Suche
Anzeige

Weltweit erste Roboterküche im Universitätsklinikum Tübingen

Seit Ende Mai kocht am Universitätsklinikum Tübingen ein Roboter für Mitarbeitende und Gäste. Durch die Anschaffung haben diese jetzt auch die Möglichkeit, außerhalb der Öffnungszeiten der Betriebsrestaurants und der Cafeterien ein warmes Essen auf dem Campus zu erhalten. Täglich stehen fünf Gerichte zur Auswahl, viele davon sind pflanzenbasiert.

SodexoSodexo

Einmal bitte Erdnuss-Udon-Stir-Fry. Ein paar Klicks auf dem Touchscreen, schon greifen zwei Arme nach verschiedenen Metallschüsseln, in die rohe, kleingeschnittene Möhrenstifte sowie Pak-Choi purzelt. Dann platziert der Roboter die Schüsseln auf Kochfeldern. Nudeln kochen, das Gemüse wird angebraten. Wenige Minuten nach Auswahl wird das asiatische Gericht in einer Mehrwegschüssel serviert. Nicht von einer oder einem Servicemitarbeitenden, sondern von einem Kochroboter.
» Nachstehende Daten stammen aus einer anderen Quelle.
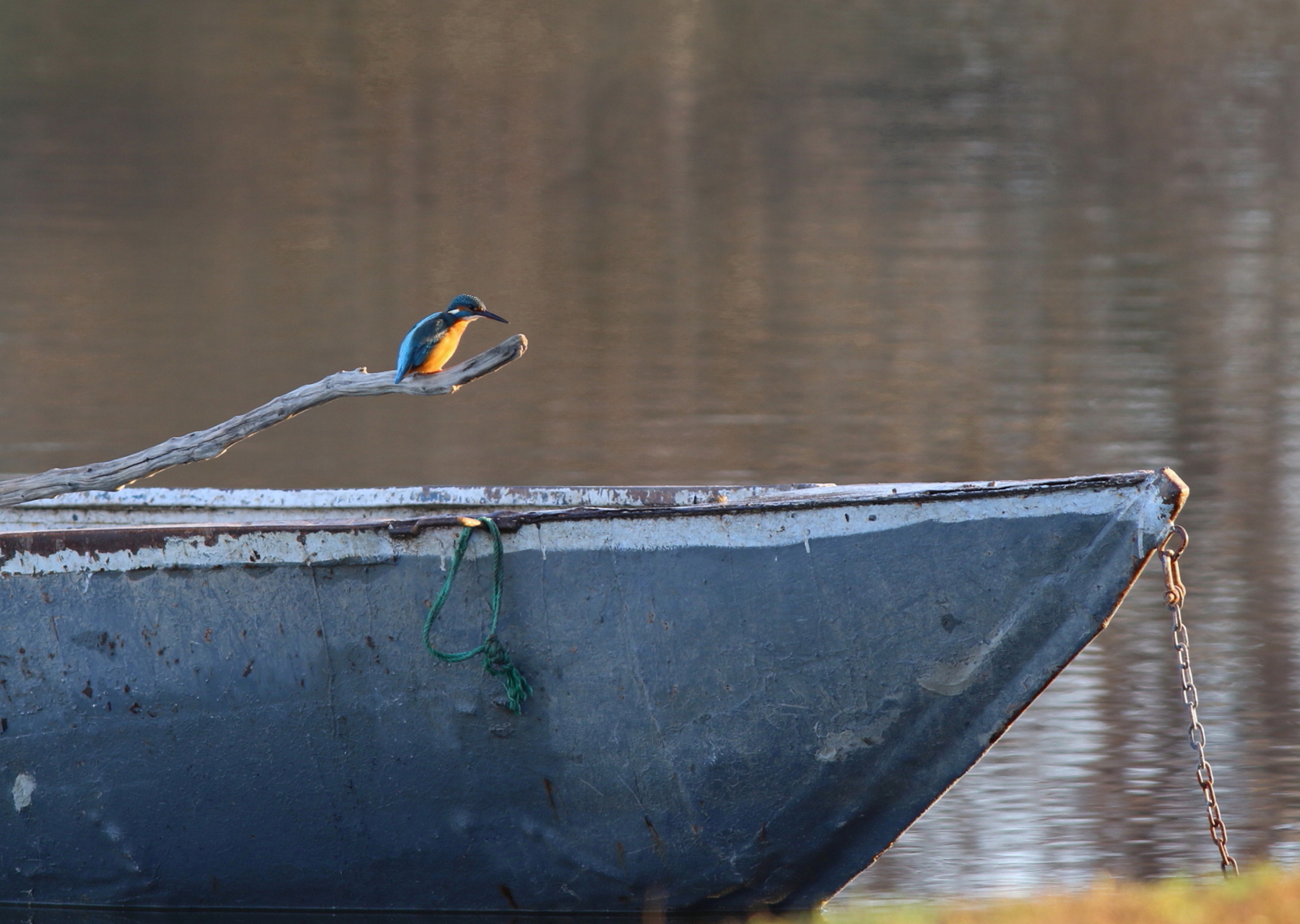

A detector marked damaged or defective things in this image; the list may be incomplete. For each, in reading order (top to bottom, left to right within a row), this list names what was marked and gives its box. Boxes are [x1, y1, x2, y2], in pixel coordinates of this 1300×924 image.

corroded boat hull [0, 474, 1184, 912]
rusty chain [1156, 523, 1236, 878]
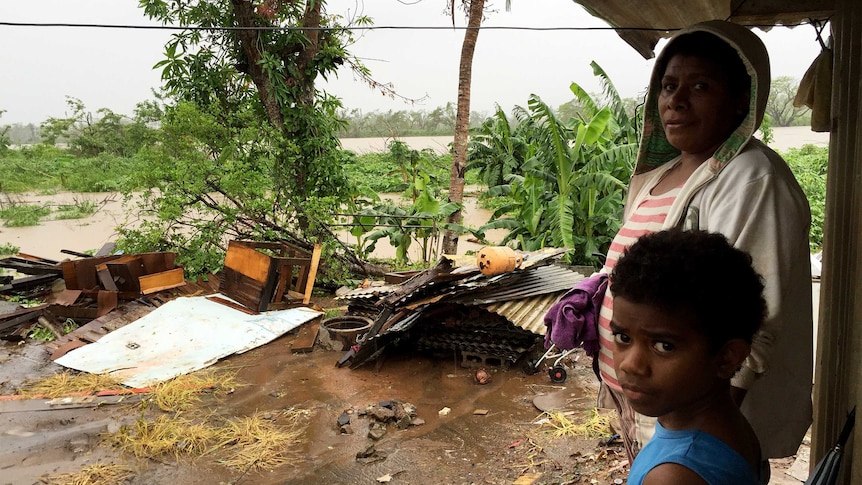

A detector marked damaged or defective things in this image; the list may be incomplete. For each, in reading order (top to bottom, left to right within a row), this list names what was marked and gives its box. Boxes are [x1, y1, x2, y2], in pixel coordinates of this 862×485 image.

broken wooden furniture [221, 240, 322, 312]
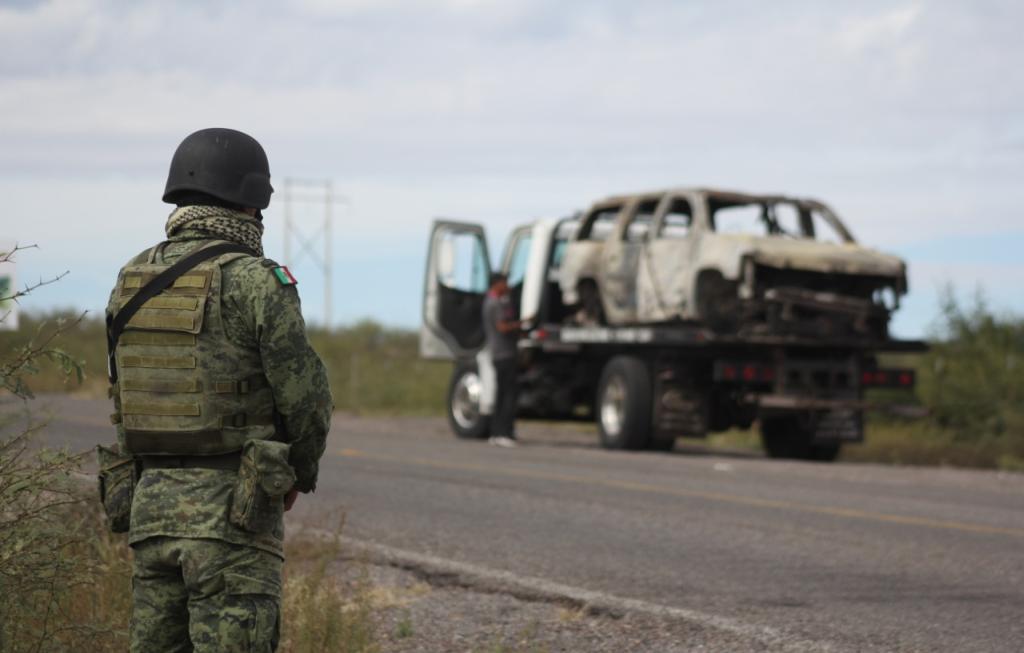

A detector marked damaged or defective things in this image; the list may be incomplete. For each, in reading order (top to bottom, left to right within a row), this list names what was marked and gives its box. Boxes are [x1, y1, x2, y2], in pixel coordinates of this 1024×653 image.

burned vehicle [556, 186, 908, 334]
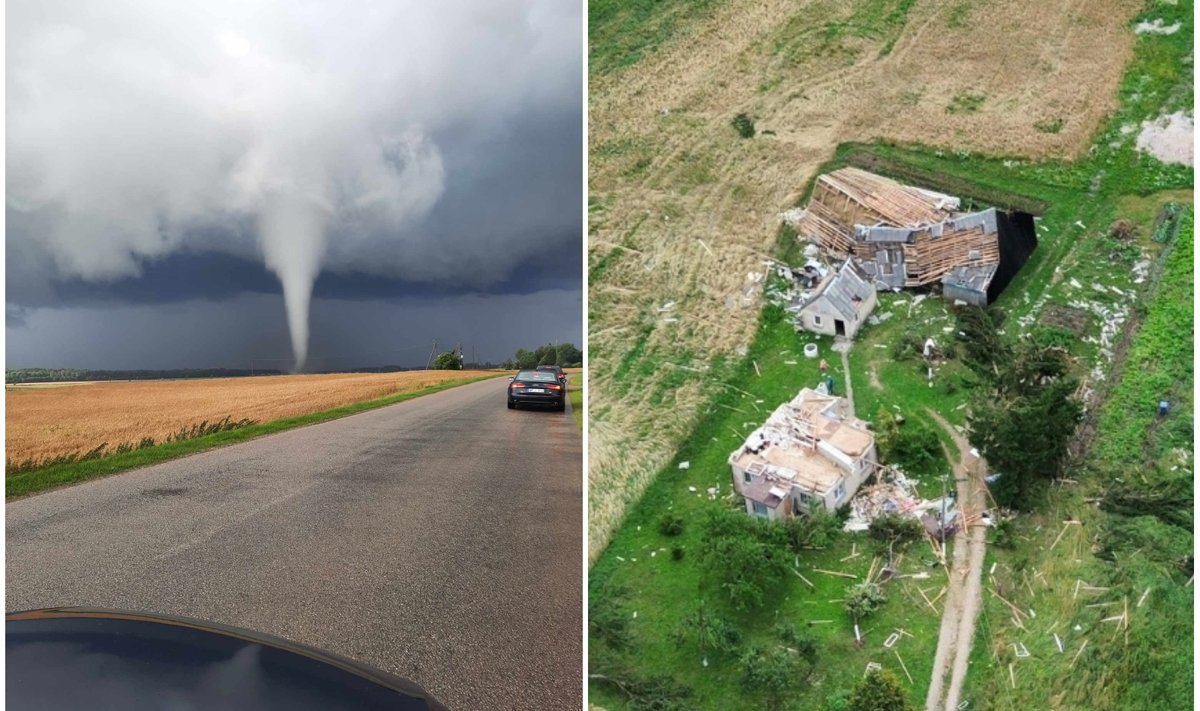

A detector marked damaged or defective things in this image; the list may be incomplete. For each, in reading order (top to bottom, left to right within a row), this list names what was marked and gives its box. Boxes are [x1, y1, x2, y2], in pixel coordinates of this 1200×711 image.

damaged house [792, 168, 1036, 312]
damaged house [724, 386, 878, 518]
Seit Ende Mai steht die Roboter-Küche des Hamburger Start-ups goodBytz im Gesundheitszentrum (GZT) des Universitätsklinikums und versorgt Mitarbeitende sowie Besucherinnen und Besucher. Das Uniklinikum und der Groß-Caterer-Sodexo, der die sechs Cafeterien auf dem Klinikgelände betreibt, erweitern damit das gastronomische Angebot. „Jetzt besteht die Möglichkeit, auch außerhalb der Öffnungszeiten der Betriebsrestaurants und der Cafeterien ein frisches und warmes Essen zu bekommen. Dies ist besonders für unsere Beschäftigten im Schichtbetrieb und im Wochenenddienst interessant“, sagt Dr. Tobias Anton Schneider, Leiter des Geschäftsbereiches Betrieb und Logistik am Universitätsklinikum. Der Kochroboter ist zunächst bis in den Abend hinein in Betrieb, perspektivisch rund um die Uhr.
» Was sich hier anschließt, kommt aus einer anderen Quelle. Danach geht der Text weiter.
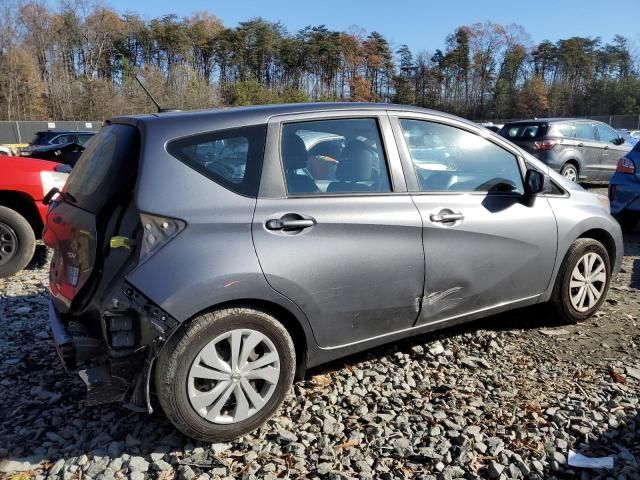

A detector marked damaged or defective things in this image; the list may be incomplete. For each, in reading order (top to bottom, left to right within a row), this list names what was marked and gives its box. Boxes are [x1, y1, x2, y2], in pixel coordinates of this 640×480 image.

damaged rear hatch [44, 122, 140, 314]
rear bumper damage [47, 284, 179, 412]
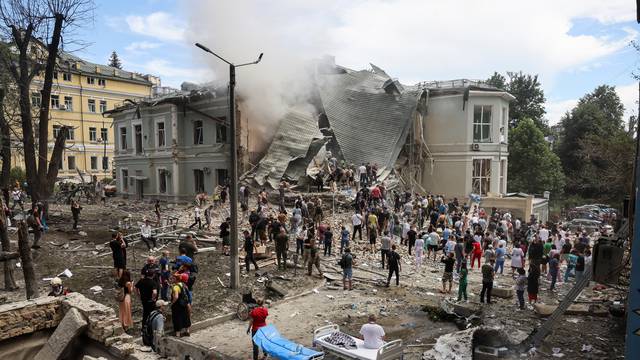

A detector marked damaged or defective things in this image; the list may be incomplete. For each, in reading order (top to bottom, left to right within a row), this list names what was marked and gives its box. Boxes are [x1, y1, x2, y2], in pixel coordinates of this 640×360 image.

damaged facade [106, 89, 234, 202]
shattered structure [244, 58, 516, 200]
damaged facade [245, 58, 516, 200]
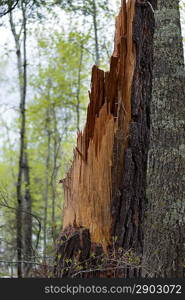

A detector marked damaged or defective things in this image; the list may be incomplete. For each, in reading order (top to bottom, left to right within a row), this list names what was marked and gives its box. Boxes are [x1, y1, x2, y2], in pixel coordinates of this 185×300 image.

broken timber [54, 0, 156, 278]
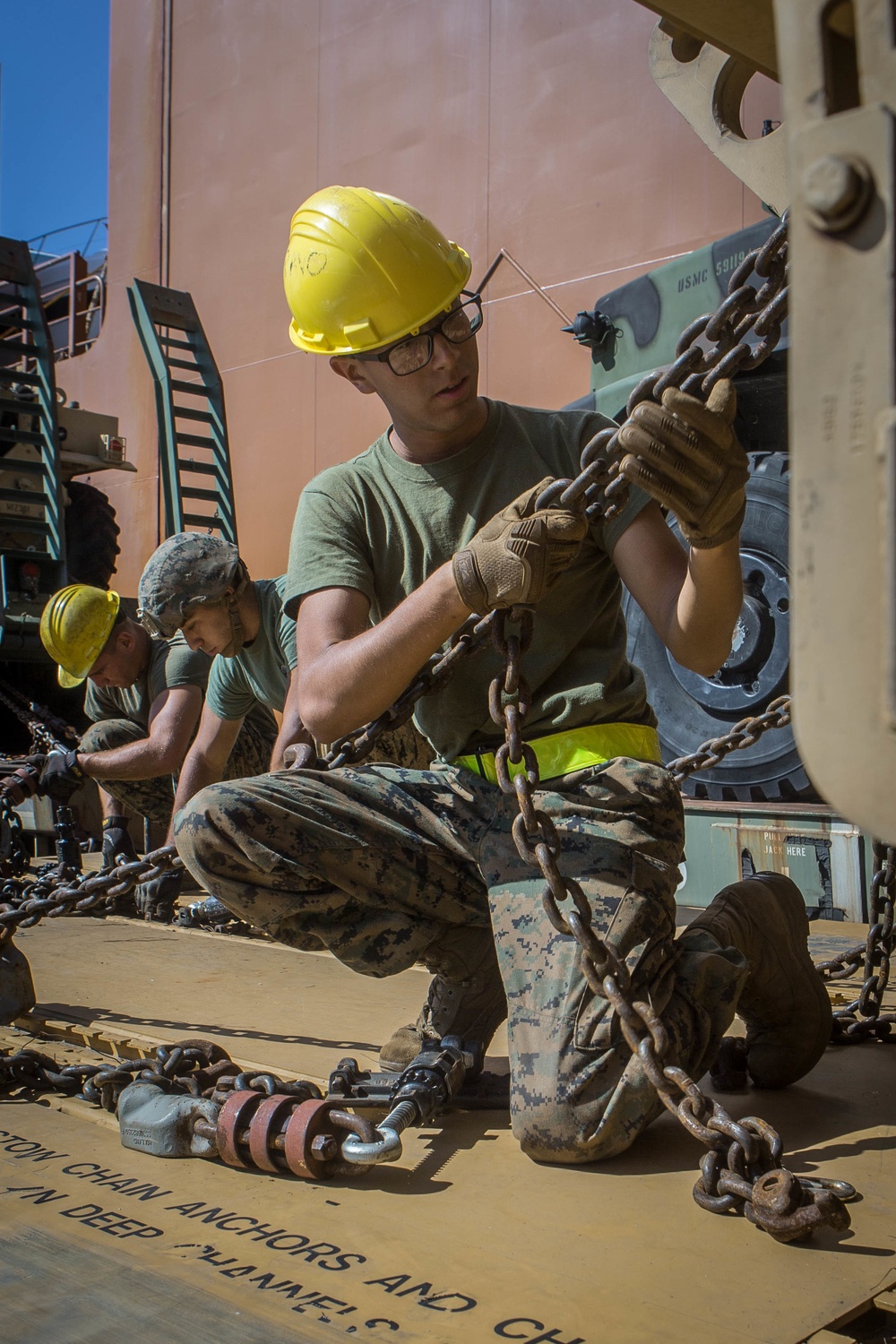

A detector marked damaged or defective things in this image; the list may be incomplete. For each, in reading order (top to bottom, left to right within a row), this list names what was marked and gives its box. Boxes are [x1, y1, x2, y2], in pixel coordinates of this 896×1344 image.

rusty bolt [800, 154, 870, 234]
rusty bolt [308, 1134, 335, 1167]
In den Kliniken befinden sich zwar Snackautomaten, ansonsten mussten sich Mitarbeitende außerhalb der Öffnungszeiten bislang selbst versorgen. Das Uniklinikum ist weltweit der erste Standort, an dem der Kochroboter von goodBytz zum Einsatz kommt.
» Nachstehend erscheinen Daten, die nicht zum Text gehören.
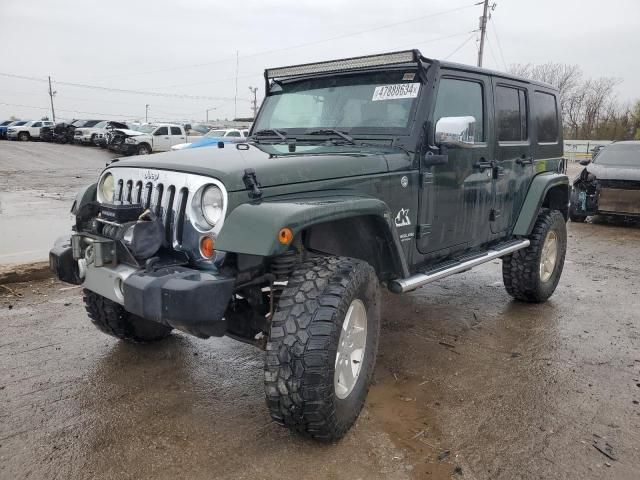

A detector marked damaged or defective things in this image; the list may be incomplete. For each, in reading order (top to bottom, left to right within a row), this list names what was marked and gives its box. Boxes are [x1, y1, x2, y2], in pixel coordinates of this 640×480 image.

damaged suv [51, 49, 568, 442]
damaged suv [568, 140, 640, 220]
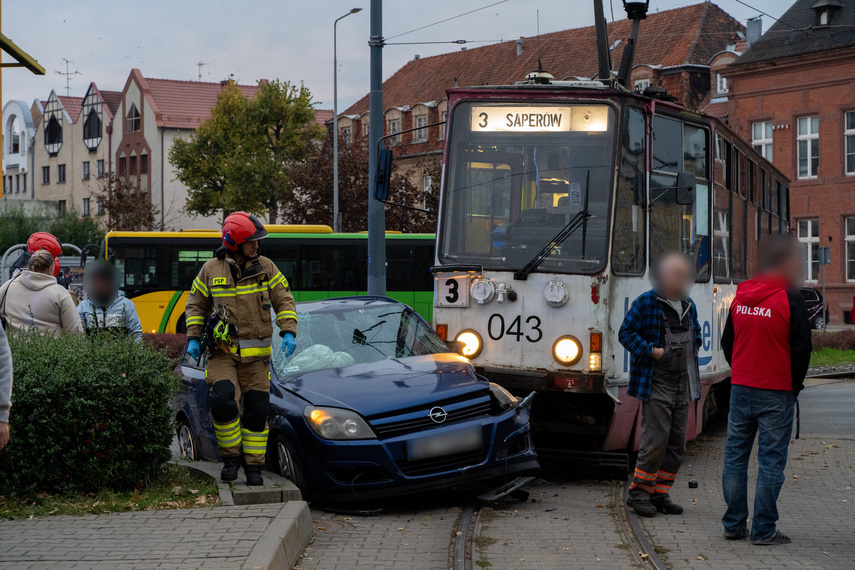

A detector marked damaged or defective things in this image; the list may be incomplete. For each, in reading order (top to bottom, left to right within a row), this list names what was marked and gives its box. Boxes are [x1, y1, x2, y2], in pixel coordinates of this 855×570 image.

cracked windshield [442, 103, 616, 274]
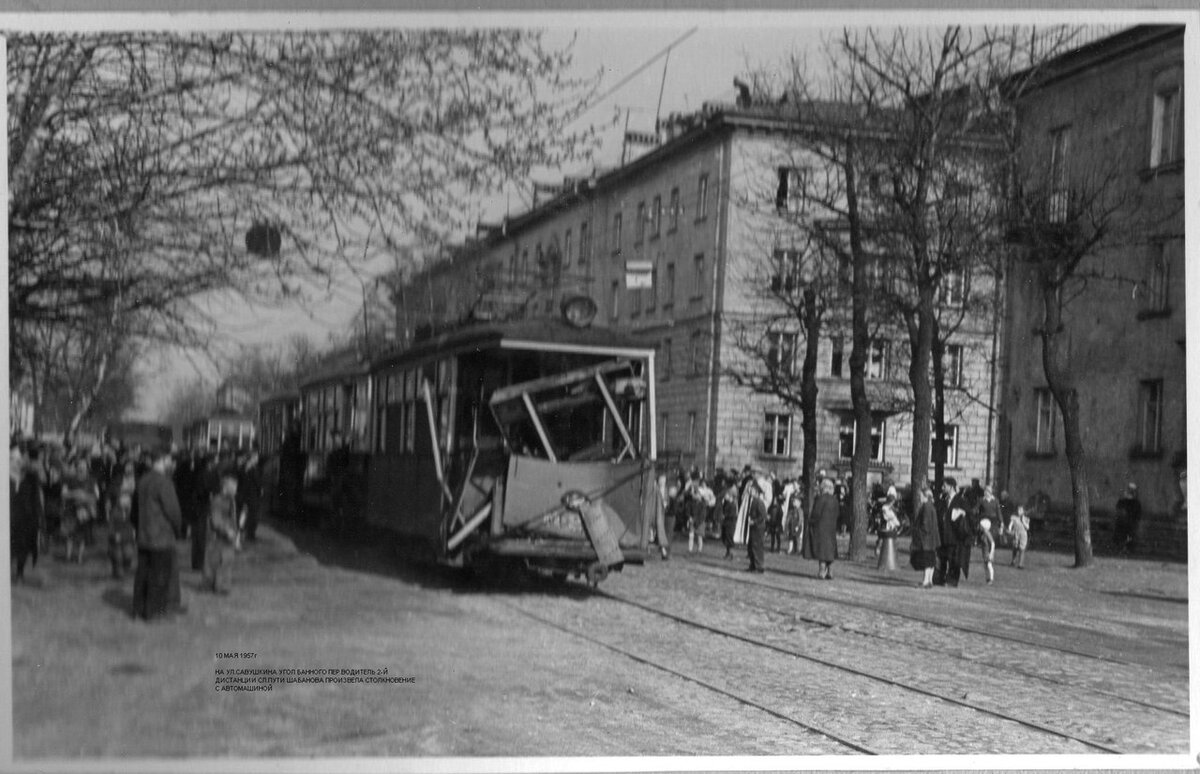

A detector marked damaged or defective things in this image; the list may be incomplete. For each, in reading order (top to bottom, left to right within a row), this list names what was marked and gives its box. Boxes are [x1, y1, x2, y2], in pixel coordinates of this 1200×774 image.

Partner aus dem HORECA Scout

Auch Reha-Gäste sollen über den Roboter versorgt werden

Der Standort im Speisesaal des GZT ist gut gewählt. Im Gebäude untergebracht ist ein ambulantes Rehazentrum, das täglich etwa 120 ambulante Patientinnen und Patienten besuchen. Sie erhalten ab Juli ebenfalls über den Kochroboter ein Mittagessen. Bislang wurden sie über die Cafeteria versorgt. Ebenso profitieren Gäste des Hotels, das im achten Stockwerk des Gesundheitszentrum untergebracht ist. Mittelfristig ist angedacht, auch Gäste aus weiteren ambulanten Rehas auf dem Klinikgelände sowie Patientinnen und Patienten aus Tageskliniken über den Kochroboter zu versorgen.

Fakten zum Kochroboter

  • Es gibt immer fünf Gerichte – manche wechseln täglich, manche wöchentlich.
  • Die Gerichte kosten zwischen sechs Euro und 8,70 Euro. Eine Unterscheidung zwischen Mitarbeitenden und Besucherinnen oder Besuchern gibt es nicht.
  • Angeboten werden Gerichte der asiatischen (z.B. Tandoori Chicken, Kichererbsen-Erdnuss-Curry), deutschen (z.B. Linsen mit Spätzle, Hühnerfrikassee) und italienischen Küche (z.B. verschiedene Nudelgerichte), ebenso Street Food Speisen (z.B. moderne Döner- oder Currywurst-Gerichte) sowie Salate. Mindestens eines der Gerichte am Tag ist immer rein pflanzlich.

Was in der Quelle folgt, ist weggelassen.